There's a lot at stake when selling presidential candidates--so why is their branding so stupifyingly dull?

Illustration: Michael Byers


One of the most indelible and enduring images of the 2008 presidential campaign was candidate Barack Obama's logo: a simple, clean, blue "O" rising like a sun above a prairie of receding red stripes. The design was instantly iconic, evoking hope, change, and a new dawn--all major themes of the Illinois senator's campaign.

Close your eyes and you can probably conjure it. The same can't be said of the logo for John McCain's campaign, or Hillary Clinton's. Obama's, created by Chicago-based designer Sol Sender, was so successful as a branding device that the president's team is using it again, only slightly tweaked, for the 2012 election.

"Obama really changed the way in which design can be used effectively for a candidate," says Debbie Millman, president of the design division at Sterling Brands. Millman credits the president's branding success to the oldest tricks in the ad book: simplicity and repetition. "It was a tremendously successful logo," she says. "He had a really powerful message--that 'change' message--and he repeated it over and over and over again. The consistency of that identity was even stronger than the identity itself. He owned the idea of change."

"The president's logo is totally the gold standard of any political candidate's logo," adds Scott Stowell, founder of the design shop Open.

(Of course, another recognizable image from that election cycle helped spread Obama's message and gave his image an added jolt of street cred: underground artist Shepard Fairey's mixed-media, stenciled "Hope" poster, which itself created a domino effect of other indie-produced Obama posters and artwork.)
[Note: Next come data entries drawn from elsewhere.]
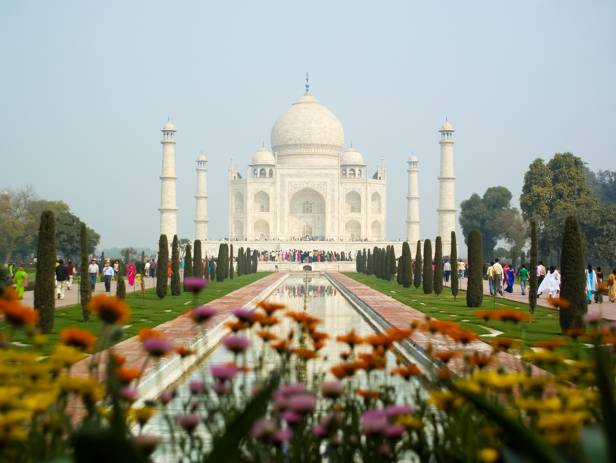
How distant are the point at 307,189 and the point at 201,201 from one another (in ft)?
17.7

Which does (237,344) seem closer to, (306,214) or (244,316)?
(244,316)

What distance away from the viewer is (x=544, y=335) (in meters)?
8.37

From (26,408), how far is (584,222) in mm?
28022

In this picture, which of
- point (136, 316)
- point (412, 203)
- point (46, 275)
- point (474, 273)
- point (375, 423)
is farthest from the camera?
Result: point (412, 203)

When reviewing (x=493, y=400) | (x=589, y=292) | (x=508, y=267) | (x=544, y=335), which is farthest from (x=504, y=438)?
(x=508, y=267)

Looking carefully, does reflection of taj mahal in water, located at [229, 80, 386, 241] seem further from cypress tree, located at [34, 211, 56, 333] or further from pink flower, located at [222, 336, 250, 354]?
pink flower, located at [222, 336, 250, 354]

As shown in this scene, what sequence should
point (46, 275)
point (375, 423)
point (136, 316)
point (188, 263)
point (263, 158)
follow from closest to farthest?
1. point (375, 423)
2. point (46, 275)
3. point (136, 316)
4. point (188, 263)
5. point (263, 158)

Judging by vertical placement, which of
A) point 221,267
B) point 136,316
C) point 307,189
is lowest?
point 136,316

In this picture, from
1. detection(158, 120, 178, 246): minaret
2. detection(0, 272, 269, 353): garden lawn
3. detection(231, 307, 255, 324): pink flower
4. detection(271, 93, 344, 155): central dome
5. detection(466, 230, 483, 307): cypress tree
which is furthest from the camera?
detection(271, 93, 344, 155): central dome

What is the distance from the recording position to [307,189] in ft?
138

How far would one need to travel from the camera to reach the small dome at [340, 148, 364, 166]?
4416cm

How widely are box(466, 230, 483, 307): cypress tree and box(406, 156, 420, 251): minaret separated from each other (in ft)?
80.4

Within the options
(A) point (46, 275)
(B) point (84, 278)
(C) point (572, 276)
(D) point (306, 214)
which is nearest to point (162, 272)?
(B) point (84, 278)

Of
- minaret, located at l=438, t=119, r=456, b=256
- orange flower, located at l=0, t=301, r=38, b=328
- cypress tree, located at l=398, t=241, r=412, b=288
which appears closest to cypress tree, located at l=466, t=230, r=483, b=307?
cypress tree, located at l=398, t=241, r=412, b=288
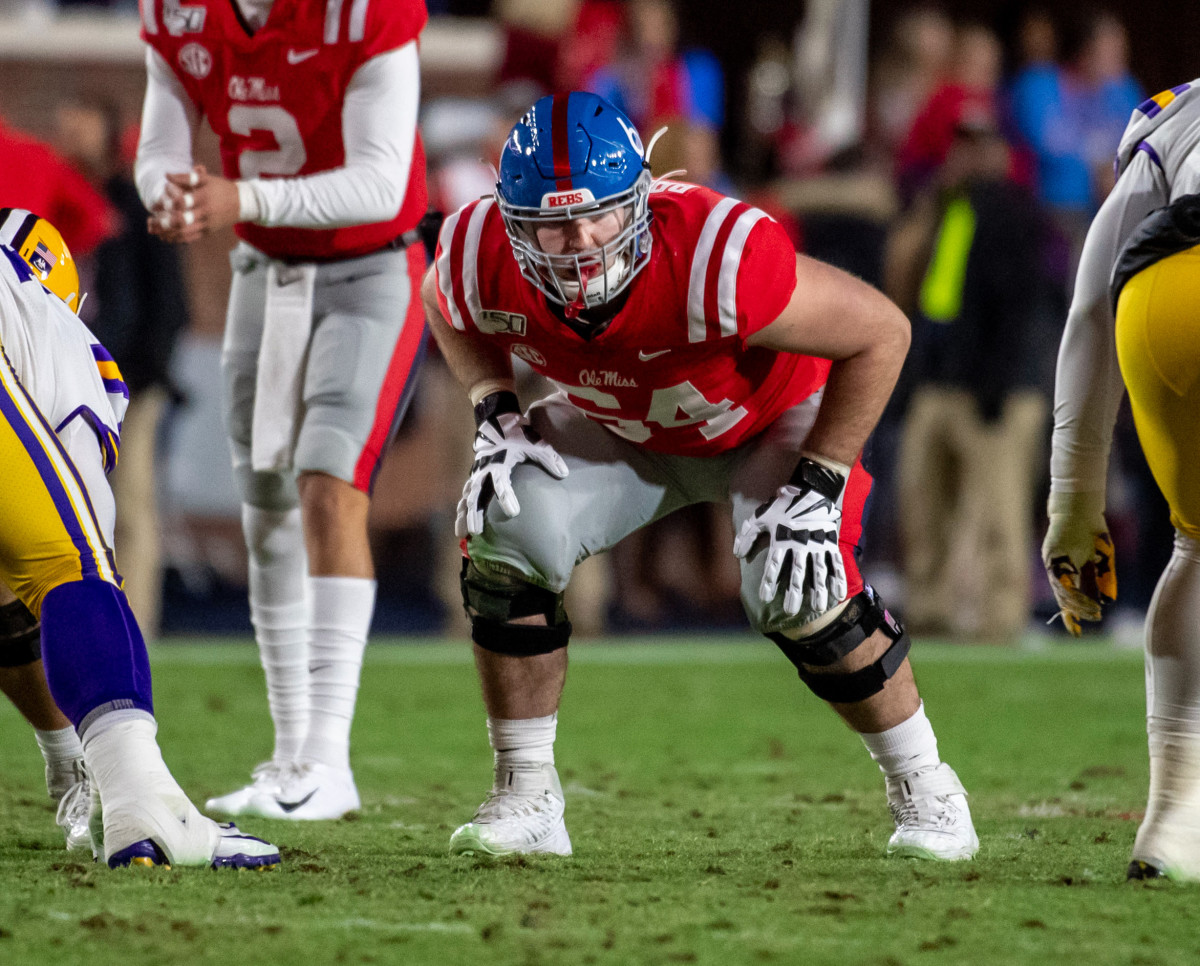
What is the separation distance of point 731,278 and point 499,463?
0.60 meters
That personal branding matters in modern politics is a lesson that dates back to the first televised Kennedy-Nixon debate in 1960, in which the dashing young senator from Massachusetts outshone the flop-sweating, unshaven vice president. But in 2008, for the first time, a candidate was successfully branded with as much design polish as personal swagger. And it helped carry Barack Hussein Obama straight into the White House.
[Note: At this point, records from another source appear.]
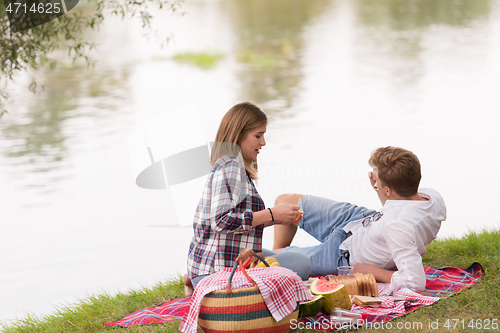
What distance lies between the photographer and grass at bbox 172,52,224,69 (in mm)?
24686

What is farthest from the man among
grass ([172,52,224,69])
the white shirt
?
grass ([172,52,224,69])

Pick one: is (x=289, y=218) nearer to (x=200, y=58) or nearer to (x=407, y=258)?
(x=407, y=258)

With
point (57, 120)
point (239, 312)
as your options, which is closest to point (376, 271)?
point (239, 312)

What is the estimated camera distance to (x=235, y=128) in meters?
3.73

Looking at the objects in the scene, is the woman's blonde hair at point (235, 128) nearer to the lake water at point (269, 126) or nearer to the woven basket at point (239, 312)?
the woven basket at point (239, 312)

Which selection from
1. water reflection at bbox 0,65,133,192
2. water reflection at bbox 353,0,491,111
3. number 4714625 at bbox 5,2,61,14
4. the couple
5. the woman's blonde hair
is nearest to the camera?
the couple

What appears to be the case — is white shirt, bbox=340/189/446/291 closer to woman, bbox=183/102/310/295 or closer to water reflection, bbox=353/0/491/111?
woman, bbox=183/102/310/295

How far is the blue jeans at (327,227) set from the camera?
4254mm

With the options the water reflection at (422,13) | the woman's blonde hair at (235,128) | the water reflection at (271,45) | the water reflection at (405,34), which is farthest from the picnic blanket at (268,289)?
the water reflection at (422,13)

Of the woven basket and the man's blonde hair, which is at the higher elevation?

If the election were held today based solely on branding prowess, Obama would handily carry the day again. This, at least, is the conclusion reached by a handful of the nation's leading graphic designers in a series of discussions with Adweek. When talking about design, the graphical gurus know what works. And they don't seem impressed by any of the GOP's initial 2012 efforts.

Political branding today is, in a word, bad. The experts all say the typical Republican logo has lost its macho mojo--think Bush's bold 2004 "W" graphical byte, McCain's 2008 optimum font, evoking the type on the Vietnam Memorial--and gone soft. It's also lost its ideological heft. "I don't think there's much good out there," Milton Glaser, the National Medal of Arts recipient behind the "I Love New York" logo and CBS Records' "Bob Dylan" poster--a black silhouette with psychedelic hair--tells Adweek.

"Nobody is taking the branding seriously," adds Millman. "It's really laughable. And it's shocking, given the sophistication of Obama's branding. The difference between Obama and the other candidates is that it's 360 degrees consistent."

In other words, the logo reflects the message, and vice versa. What's Mitt Romney trying to convey with the drippy "R" in his logo? What's that schmear of toothpaste across the "H" in Michele Bachmann's name? Why does Jon Huntsman's logo, perhaps the most sophisticated of the lot, look like it belongs to a hotel chain? These designs evoke nothing much, experts say, and tell us less than nothing about the candidates.